Ich weiß nicht recht, wo ich anfangen soll... Solche "genetischen Geschichten" sind wie die genialen Schlussfolgerung des berühmten Detektivs am Ende des Kriminalromans. Wenn der Schurke nicht gesteht, dann kann es auch alles ganz anders gewesen sein.....
Es gibt beim Menschen zwei Allelgruppen auf dem Genlocus "Encephalin": D und non-D. In Eurasien haben wir einen Anteil von 80% D und in Afrika einen kleineren. In Mittel wird 70% genannt.
Alle Menschen besaßen und besitzen Encephalin. Leider haben wir keine Ahnung, welchen Unterschied das Vorhandensein von D oder non-D überhaupt macht.
Auf Grund der kleinen Unterschiede zwischen den D-Allelen heutiger Menschen (die im Laufe der Zeit auftreten) hat man das Alter der "Einspeisung" dieses Allels auf 37.000 Jahren geschätzt.

Bereitgestellte Daten:
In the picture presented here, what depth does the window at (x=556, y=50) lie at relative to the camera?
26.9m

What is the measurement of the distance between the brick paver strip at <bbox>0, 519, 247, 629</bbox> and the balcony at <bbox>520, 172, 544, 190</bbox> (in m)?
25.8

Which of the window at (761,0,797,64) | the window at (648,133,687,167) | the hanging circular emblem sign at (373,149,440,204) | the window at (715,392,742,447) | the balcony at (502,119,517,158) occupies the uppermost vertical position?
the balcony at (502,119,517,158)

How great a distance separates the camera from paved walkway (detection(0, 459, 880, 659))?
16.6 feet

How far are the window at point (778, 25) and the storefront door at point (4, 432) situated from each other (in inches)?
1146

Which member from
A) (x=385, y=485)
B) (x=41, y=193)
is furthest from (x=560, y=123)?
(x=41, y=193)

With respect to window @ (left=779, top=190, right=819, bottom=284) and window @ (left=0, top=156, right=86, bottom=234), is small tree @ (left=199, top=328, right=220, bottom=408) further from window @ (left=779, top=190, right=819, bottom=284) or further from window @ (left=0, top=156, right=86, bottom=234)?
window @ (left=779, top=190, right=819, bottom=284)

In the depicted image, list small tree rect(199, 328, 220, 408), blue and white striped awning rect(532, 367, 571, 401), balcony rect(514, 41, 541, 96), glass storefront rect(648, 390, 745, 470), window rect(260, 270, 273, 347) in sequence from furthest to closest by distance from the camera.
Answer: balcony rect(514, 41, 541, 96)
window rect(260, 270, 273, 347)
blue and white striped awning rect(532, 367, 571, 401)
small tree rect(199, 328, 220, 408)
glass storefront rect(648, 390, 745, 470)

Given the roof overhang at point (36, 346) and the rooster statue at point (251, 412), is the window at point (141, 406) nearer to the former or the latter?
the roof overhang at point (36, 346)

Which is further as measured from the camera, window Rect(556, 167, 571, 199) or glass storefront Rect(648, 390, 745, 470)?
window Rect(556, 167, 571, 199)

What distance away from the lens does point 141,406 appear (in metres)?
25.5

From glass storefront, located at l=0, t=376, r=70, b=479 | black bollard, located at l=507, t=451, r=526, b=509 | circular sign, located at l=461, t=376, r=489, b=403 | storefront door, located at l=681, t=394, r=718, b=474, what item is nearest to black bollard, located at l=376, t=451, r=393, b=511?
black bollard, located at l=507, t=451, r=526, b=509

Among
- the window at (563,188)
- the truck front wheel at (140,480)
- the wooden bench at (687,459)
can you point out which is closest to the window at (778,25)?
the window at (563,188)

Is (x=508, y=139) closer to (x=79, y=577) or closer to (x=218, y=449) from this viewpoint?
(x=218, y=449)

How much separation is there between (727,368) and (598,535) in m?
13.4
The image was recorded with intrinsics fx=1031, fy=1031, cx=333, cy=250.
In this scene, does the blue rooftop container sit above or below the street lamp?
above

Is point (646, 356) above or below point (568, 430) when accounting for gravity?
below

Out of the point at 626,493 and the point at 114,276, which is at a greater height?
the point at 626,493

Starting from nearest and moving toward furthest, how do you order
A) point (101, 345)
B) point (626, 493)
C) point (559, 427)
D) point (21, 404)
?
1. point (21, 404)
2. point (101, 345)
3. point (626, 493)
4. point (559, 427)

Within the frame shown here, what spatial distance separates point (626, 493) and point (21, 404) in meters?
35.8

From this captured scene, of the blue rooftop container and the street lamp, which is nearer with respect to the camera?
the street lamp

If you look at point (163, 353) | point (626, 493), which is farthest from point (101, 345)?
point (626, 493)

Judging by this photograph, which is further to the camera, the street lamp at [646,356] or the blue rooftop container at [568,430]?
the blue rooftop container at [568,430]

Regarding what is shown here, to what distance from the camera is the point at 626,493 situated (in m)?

Erforderliche Schritte:
1: Nennen Sie alle Ausdrücke, die im Text zum Encephalin in Anführungszeichen stehen.
2: Auf welches Alter wurde laut dem Text zum Encephalin die "Einspeisung" des D-Allels geschätzt?
3: Übersetzen Sie den Satz "Leider haben wir keine Ahnung, welchen Unterschied das Vorhandensein von D oder non-D überhaupt macht." aus dem Text zum Encephalin ins Englische.
Als Grundlage dient nur der Text zum Encephalin, nicht die Zeilen.

Lösungen der Aufgaben:
1: "genetischen Geschichten", "Encephalin", "Einspeisung"

2: Auf 37.000 Jahre.

3: Unfortunately, we have no idea what difference the presence of D or non-D makes at all.